He raised the cold steel, the icy metal — cold as my pillow — to his eyes. I dreamt I was in his blindness. We were already dead. We had already pulled the trigger! But he was alive. I was alive.
Technologies and functions of life and death seemed the most ordinary things, banal commodities of conquest. And yet my fear was such I could have vomited. Vomited the stars! The moment had arrived — Jones knew — for him to join his flock. I could not help it. My limbs began to shake. Jonah and I had been close friends within veil upon veil of sun that hid us from each other even as we thought we knew one another. We were strangers. We were at war though we pretended otherwise.
We had debated points in the world’s holy books, books of Rwanda, books of Palestine, books of the fall of Jerusalem, that bore on the end of Time.
We had chosen South America, we had chosen Guyana, for our Conquest Mission.
We had chosen — as the ancient Maya once did — the very heart of the jungle, in which to re-interpret the death of the arts, pyramidal epitaphs, painting-epitaphs, poetry-epitaphs. IMAGINATION DEAD IMAGINE.
We had chosen the rainforest hinterland for our Conquest Mission because the Central and South Americas were a theatre of enigma.

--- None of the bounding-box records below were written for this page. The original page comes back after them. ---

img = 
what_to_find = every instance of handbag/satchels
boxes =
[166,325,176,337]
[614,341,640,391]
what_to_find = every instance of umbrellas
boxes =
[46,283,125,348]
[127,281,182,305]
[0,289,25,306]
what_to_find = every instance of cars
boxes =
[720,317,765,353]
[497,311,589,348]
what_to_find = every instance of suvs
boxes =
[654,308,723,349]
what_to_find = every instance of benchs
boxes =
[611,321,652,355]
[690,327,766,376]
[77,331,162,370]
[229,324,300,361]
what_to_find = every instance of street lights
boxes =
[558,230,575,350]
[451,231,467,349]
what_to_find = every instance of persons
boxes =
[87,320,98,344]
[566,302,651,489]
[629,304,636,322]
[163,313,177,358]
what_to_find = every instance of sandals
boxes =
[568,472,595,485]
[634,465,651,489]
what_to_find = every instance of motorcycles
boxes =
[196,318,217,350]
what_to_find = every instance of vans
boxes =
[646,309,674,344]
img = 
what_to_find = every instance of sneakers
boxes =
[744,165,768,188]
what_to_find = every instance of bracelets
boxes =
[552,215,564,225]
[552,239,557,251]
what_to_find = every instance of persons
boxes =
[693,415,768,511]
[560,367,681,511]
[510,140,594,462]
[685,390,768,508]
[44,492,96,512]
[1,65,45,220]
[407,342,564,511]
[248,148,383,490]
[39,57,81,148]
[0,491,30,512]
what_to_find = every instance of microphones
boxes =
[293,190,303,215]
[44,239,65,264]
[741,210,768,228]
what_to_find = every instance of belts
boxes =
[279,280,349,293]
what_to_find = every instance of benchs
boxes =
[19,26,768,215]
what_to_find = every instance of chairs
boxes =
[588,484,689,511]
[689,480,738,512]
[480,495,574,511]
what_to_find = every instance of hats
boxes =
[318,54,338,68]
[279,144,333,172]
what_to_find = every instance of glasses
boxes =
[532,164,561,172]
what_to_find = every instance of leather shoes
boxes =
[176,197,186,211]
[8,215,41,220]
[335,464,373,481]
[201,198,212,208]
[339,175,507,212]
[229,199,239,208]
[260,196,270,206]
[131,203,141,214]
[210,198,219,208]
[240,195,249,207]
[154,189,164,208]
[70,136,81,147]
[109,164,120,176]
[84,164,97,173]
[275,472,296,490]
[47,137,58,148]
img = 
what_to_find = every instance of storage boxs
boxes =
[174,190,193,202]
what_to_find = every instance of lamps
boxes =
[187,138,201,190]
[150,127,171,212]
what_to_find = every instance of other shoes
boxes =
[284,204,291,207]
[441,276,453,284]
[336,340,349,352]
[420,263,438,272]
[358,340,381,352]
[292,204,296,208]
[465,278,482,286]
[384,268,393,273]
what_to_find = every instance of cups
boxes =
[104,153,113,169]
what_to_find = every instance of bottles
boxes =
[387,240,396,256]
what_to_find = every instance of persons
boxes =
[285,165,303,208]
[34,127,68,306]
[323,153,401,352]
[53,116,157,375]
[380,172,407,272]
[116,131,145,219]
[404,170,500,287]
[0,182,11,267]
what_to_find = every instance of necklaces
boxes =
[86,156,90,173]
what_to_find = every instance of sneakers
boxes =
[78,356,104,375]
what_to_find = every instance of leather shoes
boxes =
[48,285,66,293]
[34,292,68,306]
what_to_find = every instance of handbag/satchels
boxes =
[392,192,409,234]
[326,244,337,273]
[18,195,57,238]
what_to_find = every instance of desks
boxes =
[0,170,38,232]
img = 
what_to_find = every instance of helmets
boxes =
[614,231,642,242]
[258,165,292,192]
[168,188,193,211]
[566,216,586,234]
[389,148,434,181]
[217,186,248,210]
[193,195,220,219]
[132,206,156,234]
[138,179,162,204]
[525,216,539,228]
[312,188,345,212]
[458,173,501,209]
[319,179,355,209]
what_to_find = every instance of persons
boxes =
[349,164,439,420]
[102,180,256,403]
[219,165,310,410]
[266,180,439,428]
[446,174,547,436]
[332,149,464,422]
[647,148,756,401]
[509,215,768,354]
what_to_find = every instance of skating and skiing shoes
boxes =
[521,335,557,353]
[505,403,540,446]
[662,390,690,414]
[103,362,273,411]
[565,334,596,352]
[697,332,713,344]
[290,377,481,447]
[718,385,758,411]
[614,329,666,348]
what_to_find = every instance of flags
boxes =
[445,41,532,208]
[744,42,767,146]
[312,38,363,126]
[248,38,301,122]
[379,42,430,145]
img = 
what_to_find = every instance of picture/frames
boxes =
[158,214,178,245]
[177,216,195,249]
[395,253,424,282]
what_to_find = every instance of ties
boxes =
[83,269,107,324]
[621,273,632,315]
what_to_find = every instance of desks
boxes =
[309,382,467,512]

No place around the globe had so mirrored paradoxes of vanished cultures, abandoned settlements, from ancient Maya cities and causeways — long deserted, drowned, wreathed in jungle — to invisible Atlantean arches and bridges upon which migrating peoples had moved from the North to the South, the East to the West, and left behind but the morsel of a flute (as though music possessed the secret architecture of ages after the collapse of frames in which conquistadorial priests of old sought to conscript the Imagination) — a morsel, a flute, a fury akin to the bone or splinter in my mind.
The Caribs ate a morsel of enemy flesh when the Spanish priests and conquistadors invaded their lands. They sought to know and digest the secrets of the enemy in that morsel. They hollowed the bone from which the morsel had come into a flute that is said to inhabit all species that sing.
Does music inhabit a quest for self-knowledge beyond all conventional frameworks?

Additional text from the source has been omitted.